The problem is that there’s no hard line between “bad” controversies and “good” ones. Sure, we know that a business blog pushing a political or religious agenda is almost always a terrible idea. Very few marketers are foolish enough to make a mistake like that.
But once you move away from the most obvious and extreme examples, this really isn’t a black and white issue. It’s more like a million shades of grey. Every industry, and every business, deals with potentially controversial issues. Some are more relevant than others, and some are more likely to upset people than others.
Sure, you can create content that avoids even the slightest whiff of controversy. That’s the safest alternative.
In other cases, staking out a position – a reasonable, well argued, sincerely held position – is a valid way to establish thought leadership and create a real dialogue with potential customers.

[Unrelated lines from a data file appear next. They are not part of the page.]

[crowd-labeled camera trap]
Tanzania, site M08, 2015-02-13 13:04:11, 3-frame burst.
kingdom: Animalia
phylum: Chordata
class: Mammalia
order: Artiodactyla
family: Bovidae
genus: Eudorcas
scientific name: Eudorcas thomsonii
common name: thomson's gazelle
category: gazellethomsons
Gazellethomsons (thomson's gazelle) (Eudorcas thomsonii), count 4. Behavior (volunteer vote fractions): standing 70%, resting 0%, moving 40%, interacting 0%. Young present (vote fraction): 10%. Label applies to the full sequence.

This was actually a key issue back when I managed a blog for a major IT hardware vendor. Our mandate was to explore the kinds of topics that often incite strong feelings among tech professionals. I’m not talking sex or politics here, but it was still – in that particular context – controversial stuff.
Should your company court controversy with its blog or other content? Here are a few things to consider:
1. Is the controversy central to your industry? Every business deals with issues that are open to spirited – or even heated – debate. It’s often better to tackle these controversies, or at least to acknowledge them, rather than pretending they don’t exist.
2. Are you putting your customers’ needs first? Staking out a blatantly self-serving position is a lousy way to build a rapport with your customers. If you decide to address a controversial topic, always frame the debate in terms of how best to serve your customers’ interests.
3. Can you leave room for disagreement? There’s a big difference between sharing an opinion and hitting people over the head with it. Do this right, and you’ll get an opportunity to start a meaningful conversation with your customers.
4. Can you offer an individual point of view? It’s often easier to deal with controversial topics when individual contributors – bloggers, webinar presenters or video hosts, for example – take the lead. Better yet, find two contributors to take opposite positions on an issue, and let them frame the debate for your customers.
Dealing with controversial topics will always be a judgment call. Don’t be afraid to make those calls; just use common sense, and always put your customers first when you express a point of view.